Do I have to report all data and how should I deal with outliers if there are too many?

Question

Say I have a hypothesis and then did the experiment 10 times and collected 10 data points. Five of the data points agree well with my hypothesis, but the other five are outliers. I strongly believe in the validity of my hypothesis (which every experimentalist does I guess), but I can't find an explanation for the outliers, or the possible explanations are too many. Can I still publish with five good data points? How should I deal with the other five? I assume it's unethical to not report them, right?

Update: Sorry I didn't make my situation clear. We did use a lot of different techniques to test our hypothesis. The 50% outlier is just one technique we used. But the other techniques we used all converge very well and support the hypothesis. The 50% outlier for that one technique probably only accounts for 10% of the total data points of all the techniques we used. That's what bothers me and my question is

Can I only report data points for the other techniques we used?
If I have to report data for the technique that has a lot of outliers, do I have to find a reasonable explanation for the outliers?

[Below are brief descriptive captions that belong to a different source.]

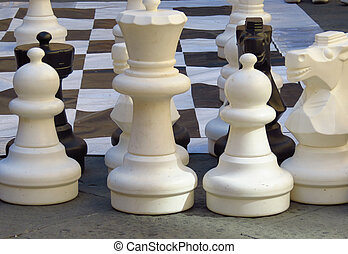 Big Chess - Very large white Chess Pieces in front of Black...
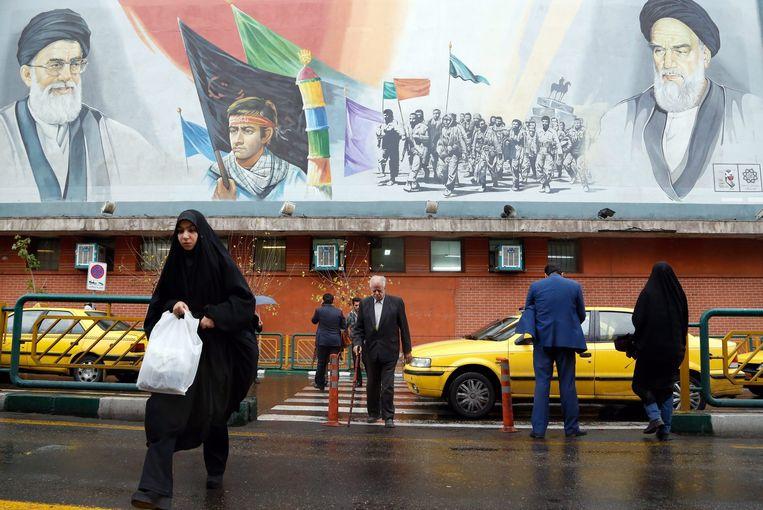 Mensen op straat in Teheran. Op de achtergrond levensgrote portretten van ayatollah Khamenei en de voormalige ayatollah Ruhollah Khomeini. Beeld EPA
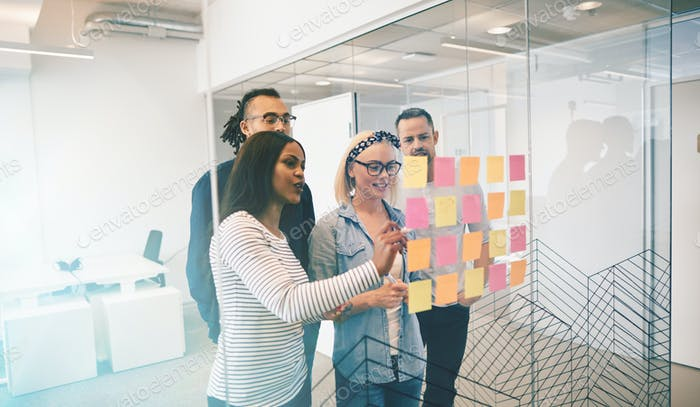 Smiling work colleagues brainstorming with notes on a glass wall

Related, though the opposite problem: Is it unethical/unscientific to omit outlier data in a publication when they are in FAVOR of your argument? — cag51, Commented Oct 1, 2022 at 4:51
Mother Nature really doesn’t care how much you believe in your hypothesis. You need to care a lot more about what the experiments are telling you about your hypothesis. — Jon Custer, Commented Oct 1, 2022 at 14:24
If 5 out of 10 data points disagree with your hypothesis, and you still "strongly believe" in it, then I have other concerns besides explaining the "outliers." — BillOnne, Commented Oct 1, 2022 at 18:29
If the so called outliers come from a different technique, they aren't outliers but a different population. Outliers are far away values from the same population. Your problem seems to be that the results from one technique (or more) agree with your hypothesis and results from another technique don't, which is a reasonable concern but it is not what you are asking in the question. — Pere, Commented Oct 2, 2022 at 17:32

kaya3 · Accepted Answer · 2022-10-03 17:11:34Z

Yes, you have to report all of your data. You also need additional expertise in experimental design, statistics, the scientific method and Quality Control/Quality Assurance.

Say I have a hypothesis and then did the experiment 10 times and collected 10 data points.

The way this is described, the 'experiment' is your one independent data point. The repeat executions of that experiment do not qualify as additional unique data points because they should be highly correlated... but they arent...

Five of the data points agree well with my hypothesis, but the other five are outliers.

(Sigh.) Half of your data is not an outlier by definition. An observation doesnt become an outlier because it doesnt support your hypothesis.

I strongly believe in the validity of my hypothesis (which every experimentalist does I guess),

Stop this talk right now. This is wrong on every level. As an experimentalist, you definitely do not speak for me. The data does the speaking. Imagine this was a forensics experiment as part of a court case and you were the prosecutions witness and you said this under oath in court. Imagine that for a moment.

but I can't find an explanation for the outliers, or the possible explanations are too many.

Which is it? The hypothesis you do advance has to be testable and falsifiable. Remember, that your different experiments are the data points, and NOT the unique repetitions of the same experiment. You clearly have enough explanations. If you have too many explanations, reformulate the question. over and over and over.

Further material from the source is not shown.